Could you return the entire listing below exactly as written?

Task inputs
◇ ◇ ◇

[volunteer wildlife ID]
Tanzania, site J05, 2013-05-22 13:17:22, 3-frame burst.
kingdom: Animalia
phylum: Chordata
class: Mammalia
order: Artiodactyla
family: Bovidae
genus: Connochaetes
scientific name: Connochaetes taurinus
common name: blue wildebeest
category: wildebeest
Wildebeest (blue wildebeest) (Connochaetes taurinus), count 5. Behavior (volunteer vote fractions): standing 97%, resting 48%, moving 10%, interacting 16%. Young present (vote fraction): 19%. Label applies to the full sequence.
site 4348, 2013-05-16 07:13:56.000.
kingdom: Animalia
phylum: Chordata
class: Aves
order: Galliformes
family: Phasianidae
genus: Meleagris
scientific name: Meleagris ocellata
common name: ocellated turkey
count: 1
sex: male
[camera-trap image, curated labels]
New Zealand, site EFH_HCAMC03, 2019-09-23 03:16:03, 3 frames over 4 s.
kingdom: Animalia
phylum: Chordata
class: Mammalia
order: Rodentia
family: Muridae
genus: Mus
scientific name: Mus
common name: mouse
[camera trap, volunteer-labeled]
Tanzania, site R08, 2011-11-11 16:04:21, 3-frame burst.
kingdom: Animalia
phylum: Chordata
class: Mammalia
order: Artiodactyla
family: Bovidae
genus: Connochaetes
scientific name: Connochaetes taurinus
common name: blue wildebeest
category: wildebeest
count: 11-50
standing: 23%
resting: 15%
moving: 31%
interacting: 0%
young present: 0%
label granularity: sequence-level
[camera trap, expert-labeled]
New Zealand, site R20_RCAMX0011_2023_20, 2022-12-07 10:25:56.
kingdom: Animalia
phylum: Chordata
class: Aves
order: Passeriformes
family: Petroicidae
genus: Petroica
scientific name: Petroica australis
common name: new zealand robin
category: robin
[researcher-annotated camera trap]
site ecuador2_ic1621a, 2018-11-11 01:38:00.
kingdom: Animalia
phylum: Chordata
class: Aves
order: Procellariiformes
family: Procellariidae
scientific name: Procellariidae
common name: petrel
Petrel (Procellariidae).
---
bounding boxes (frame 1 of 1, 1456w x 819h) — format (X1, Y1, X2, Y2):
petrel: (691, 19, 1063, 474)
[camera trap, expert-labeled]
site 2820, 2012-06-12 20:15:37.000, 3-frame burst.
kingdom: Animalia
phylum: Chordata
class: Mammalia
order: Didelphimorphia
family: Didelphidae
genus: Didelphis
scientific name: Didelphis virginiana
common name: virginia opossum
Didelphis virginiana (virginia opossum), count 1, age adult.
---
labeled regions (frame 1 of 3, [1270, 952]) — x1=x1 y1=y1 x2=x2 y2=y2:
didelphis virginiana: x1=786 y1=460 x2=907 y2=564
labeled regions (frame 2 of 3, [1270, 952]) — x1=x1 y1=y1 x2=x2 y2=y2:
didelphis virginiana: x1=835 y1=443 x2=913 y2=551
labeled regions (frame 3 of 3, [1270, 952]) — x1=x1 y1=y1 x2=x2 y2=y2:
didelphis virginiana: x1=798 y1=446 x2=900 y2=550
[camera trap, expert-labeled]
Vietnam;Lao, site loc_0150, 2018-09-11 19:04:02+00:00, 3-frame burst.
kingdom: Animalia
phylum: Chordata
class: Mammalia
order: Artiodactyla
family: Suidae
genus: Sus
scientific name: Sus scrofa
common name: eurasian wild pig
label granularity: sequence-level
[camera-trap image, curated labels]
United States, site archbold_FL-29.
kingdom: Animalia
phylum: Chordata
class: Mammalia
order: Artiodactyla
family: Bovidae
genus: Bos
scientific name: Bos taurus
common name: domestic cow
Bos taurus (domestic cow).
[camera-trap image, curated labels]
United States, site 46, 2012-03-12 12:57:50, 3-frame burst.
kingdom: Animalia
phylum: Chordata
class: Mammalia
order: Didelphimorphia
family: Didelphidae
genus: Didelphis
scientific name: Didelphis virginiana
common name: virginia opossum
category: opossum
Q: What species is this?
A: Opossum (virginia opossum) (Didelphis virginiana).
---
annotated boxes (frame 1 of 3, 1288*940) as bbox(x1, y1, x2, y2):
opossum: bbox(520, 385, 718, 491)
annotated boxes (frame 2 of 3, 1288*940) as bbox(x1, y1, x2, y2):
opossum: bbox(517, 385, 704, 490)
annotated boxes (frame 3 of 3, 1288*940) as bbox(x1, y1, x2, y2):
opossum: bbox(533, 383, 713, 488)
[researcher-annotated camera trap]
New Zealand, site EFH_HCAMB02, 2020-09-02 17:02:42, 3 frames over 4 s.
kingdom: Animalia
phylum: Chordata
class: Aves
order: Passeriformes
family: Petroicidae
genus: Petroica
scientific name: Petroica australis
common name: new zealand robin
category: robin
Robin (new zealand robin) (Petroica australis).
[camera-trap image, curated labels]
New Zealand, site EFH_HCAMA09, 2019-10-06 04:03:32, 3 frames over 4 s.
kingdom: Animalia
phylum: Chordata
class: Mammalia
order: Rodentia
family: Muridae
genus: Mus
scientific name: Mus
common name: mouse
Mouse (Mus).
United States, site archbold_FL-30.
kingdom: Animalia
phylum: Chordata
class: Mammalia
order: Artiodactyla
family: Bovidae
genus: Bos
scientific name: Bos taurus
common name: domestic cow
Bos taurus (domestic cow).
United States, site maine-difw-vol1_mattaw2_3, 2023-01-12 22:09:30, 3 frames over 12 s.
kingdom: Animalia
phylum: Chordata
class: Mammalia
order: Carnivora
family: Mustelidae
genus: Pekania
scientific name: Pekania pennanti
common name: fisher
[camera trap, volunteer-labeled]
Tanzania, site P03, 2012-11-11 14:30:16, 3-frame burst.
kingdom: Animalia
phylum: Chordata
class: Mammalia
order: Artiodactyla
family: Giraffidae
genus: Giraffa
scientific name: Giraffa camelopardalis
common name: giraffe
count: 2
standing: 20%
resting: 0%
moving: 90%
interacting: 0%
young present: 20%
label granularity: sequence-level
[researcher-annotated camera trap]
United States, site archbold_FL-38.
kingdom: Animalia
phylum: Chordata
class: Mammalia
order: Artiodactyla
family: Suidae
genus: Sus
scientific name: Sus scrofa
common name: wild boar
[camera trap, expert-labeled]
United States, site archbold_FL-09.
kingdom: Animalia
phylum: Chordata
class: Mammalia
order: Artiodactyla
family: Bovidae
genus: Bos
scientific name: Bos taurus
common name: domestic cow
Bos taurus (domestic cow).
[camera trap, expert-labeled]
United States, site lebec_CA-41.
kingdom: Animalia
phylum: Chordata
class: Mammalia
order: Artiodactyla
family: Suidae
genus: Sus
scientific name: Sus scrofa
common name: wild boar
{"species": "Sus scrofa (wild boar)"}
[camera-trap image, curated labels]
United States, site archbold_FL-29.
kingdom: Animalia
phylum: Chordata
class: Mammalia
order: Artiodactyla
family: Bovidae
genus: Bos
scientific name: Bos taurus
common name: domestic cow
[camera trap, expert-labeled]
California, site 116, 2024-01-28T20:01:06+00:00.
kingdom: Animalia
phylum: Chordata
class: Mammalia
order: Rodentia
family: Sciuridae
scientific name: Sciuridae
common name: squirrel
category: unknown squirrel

◇ ◇ ◇

Exercise answer
[volunteer wildlife ID]
Tanzania, site J05, 2013-05-22 13:17:22, 3-frame burst.
kingdom: Animalia
phylum: Chordata
class: Mammalia
order: Artiodactyla
family: Bovidae
genus: Connochaetes
scientific name: Connochaetes taurinus
common name: blue wildebeest
category: wildebeest
Wildebeest (blue wildebeest) (Connochaetes taurinus), count 5. Behavior (volunteer vote fractions): standing 97%, resting 48%, moving 10%, interacting 16%. Young present (vote fraction): 19%. Label applies to the full sequence.
site 4348, 2013-05-16 07:13:56.000.
kingdom: Animalia
phylum: Chordata
class: Aves
order: Galliformes
family: Phasianidae
genus: Meleagris
scientific name: Meleagris ocellata
common name: ocellated turkey
count: 1
sex: male
[camera-trap image, curated labels]
New Zealand, site EFH_HCAMC03, 2019-09-23 03:16:03, 3 frames over 4 s.
kingdom: Animalia
phylum: Chordata
class: Mammalia
order: Rodentia
family: Muridae
genus: Mus
scientific name: Mus
common name: mouse
[camera trap, volunteer-labeled]
Tanzania, site R08, 2011-11-11 16:04:21, 3-frame burst.
kingdom: Animalia
phylum: Chordata
class: Mammalia
order: Artiodactyla
family: Bovidae
genus: Connochaetes
scientific name: Connochaetes taurinus
common name: blue wildebeest
category: wildebeest
count: 11-50
standing: 23%
resting: 15%
moving: 31%
interacting: 0%
young present: 0%
label granularity: sequence-level
[camera trap, expert-labeled]
New Zealand, site R20_RCAMX0011_2023_20, 2022-12-07 10:25:56.
kingdom: Animalia
phylum: Chordata
class: Aves
order: Passeriformes
family: Petroicidae
genus: Petroica
scientific name: Petroica australis
common name: new zealand robin
category: robin
[researcher-annotated camera trap]
site ecuador2_ic1621a, 2018-11-11 01:38:00.
kingdom: Animalia
phylum: Chordata
class: Aves
order: Procellariiformes
family: Procellariidae
scientific name: Procellariidae
common name: petrel
Petrel (Procellariidae).
---
bounding boxes (frame 1 of 1, 1456w x 819h) — format (X1, Y1, X2, Y2):
petrel: (691, 19, 1063, 474)
[camera trap, expert-labeled]
site 2820, 2012-06-12 20:15:37.000, 3-frame burst.
kingdom: Animalia
phylum: Chordata
class: Mammalia
order: Didelphimorphia
family: Didelphidae
genus: Didelphis
scientific name: Didelphis virginiana
common name: virginia opossum
Didelphis virginiana (virginia opossum), count 1, age adult.
---
labeled regions (frame 1 of 3, [1270, 952]) — x1=x1 y1=y1 x2=x2 y2=y2:
didelphis virginiana: x1=786 y1=460 x2=907 y2=564
labeled regions (frame 2 of 3, [1270, 952]) — x1=x1 y1=y1 x2=x2 y2=y2:
didelphis virginiana: x1=835 y1=443 x2=913 y2=551
labeled regions (frame 3 of 3, [1270, 952]) — x1=x1 y1=y1 x2=x2 y2=y2:
didelphis virginiana: x1=798 y1=446 x2=900 y2=550
[camera trap, expert-labeled]
Vietnam;Lao, site loc_0150, 2018-09-11 19:04:02+00:00, 3-frame burst.
kingdom: Animalia
phylum: Chordata
class: Mammalia
order: Artiodactyla
family: Suidae
genus: Sus
scientific name: Sus scrofa
common name: eurasian wild pig
label granularity: sequence-level
[camera-trap image, curated labels]
United States, site archbold_FL-29.
kingdom: Animalia
phylum: Chordata
class: Mammalia
order: Artiodactyla
family: Bovidae
genus: Bos
scientific name: Bos taurus
common name: domestic cow
Bos taurus (domestic cow).
[camera-trap image, curated labels]
United States, site 46, 2012-03-12 12:57:50, 3-frame burst.
kingdom: Animalia
phylum: Chordata
class: Mammalia
order: Didelphimorphia
family: Didelphidae
genus: Didelphis
scientific name: Didelphis virginiana
common name: virginia opossum
category: opossum
Q: What species is this?
A: Opossum (virginia opossum) (Didelphis virginiana).
---
annotated boxes (frame 1 of 3, 1288*940) as bbox(x1, y1, x2, y2):
opossum: bbox(520, 385, 718, 491)
annotated boxes (frame 2 of 3, 1288*940) as bbox(x1, y1, x2, y2):
opossum: bbox(517, 385, 704, 490)
annotated boxes (frame 3 of 3, 1288*940) as bbox(x1, y1, x2, y2):
opossum: bbox(533, 383, 713, 488)
[researcher-annotated camera trap]
New Zealand, site EFH_HCAMB02, 2020-09-02 17:02:42, 3 frames over 4 s.
kingdom: Animalia
phylum: Chordata
class: Aves
order: Passeriformes
family: Petroicidae
genus: Petroica
scientific name: Petroica australis
common name: new zealand robin
category: robin
Robin (new zealand robin) (Petroica australis).
[camera-trap image, curated labels]
New Zealand, site EFH_HCAMA09, 2019-10-06 04:03:32, 3 frames over 4 s.
kingdom: Animalia
phylum: Chordata
class: Mammalia
order: Rodentia
family: Muridae
genus: Mus
scientific name: Mus
common name: mouse
Mouse (Mus).
United States, site archbold_FL-30.
kingdom: Animalia
phylum: Chordata
class: Mammalia
order: Artiodactyla
family: Bovidae
genus: Bos
scientific name: Bos taurus
common name: domestic cow
Bos taurus (domestic cow).
United States, site maine-difw-vol1_mattaw2_3, 2023-01-12 22:09:30, 3 frames over 12 s.
kingdom: Animalia
phylum: Chordata
class: Mammalia
order: Carnivora
family: Mustelidae
genus: Pekania
scientific name: Pekania pennanti
common name: fisher
[camera trap, volunteer-labeled]
Tanzania, site P03, 2012-11-11 14:30:16, 3-frame burst.
kingdom: Animalia
phylum: Chordata
class: Mammalia
order: Artiodactyla
family: Giraffidae
genus: Giraffa
scientific name: Giraffa camelopardalis
common name: giraffe
count: 2
standing: 20%
resting: 0%
moving: 90%
interacting: 0%
young present: 20%
label granularity: sequence-level
[researcher-annotated camera trap]
United States, site archbold_FL-38.
kingdom: Animalia
phylum: Chordata
class: Mammalia
order: Artiodactyla
family: Suidae
genus: Sus
scientific name: Sus scrofa
common name: wild boar
[camera trap, expert-labeled]
United States, site archbold_FL-09.
kingdom: Animalia
phylum: Chordata
class: Mammalia
order: Artiodactyla
family: Bovidae
genus: Bos
scientific name: Bos taurus
common name: domestic cow
Bos taurus (domestic cow).
[camera trap, expert-labeled]
United States, site lebec_CA-41.
kingdom: Animalia
phylum: Chordata
class: Mammalia
order: Artiodactyla
family: Suidae
genus: Sus
scientific name: Sus scrofa
common name: wild boar
{"species": "Sus scrofa (wild boar)"}
[camera-trap image, curated labels]
United States, site archbold_FL-29.
kingdom: Animalia
phylum: Chordata
class: Mammalia
order: Artiodactyla
family: Bovidae
genus: Bos
scientific name: Bos taurus
common name: domestic cow
[camera trap, expert-labeled]
California, site 116, 2024-01-28T20:01:06+00:00.
kingdom: Animalia
phylum: Chordata
class: Mammalia
order: Rodentia
family: Sciuridae
scientific name: Sciuridae
common name: squirrel
category: unknown squirrel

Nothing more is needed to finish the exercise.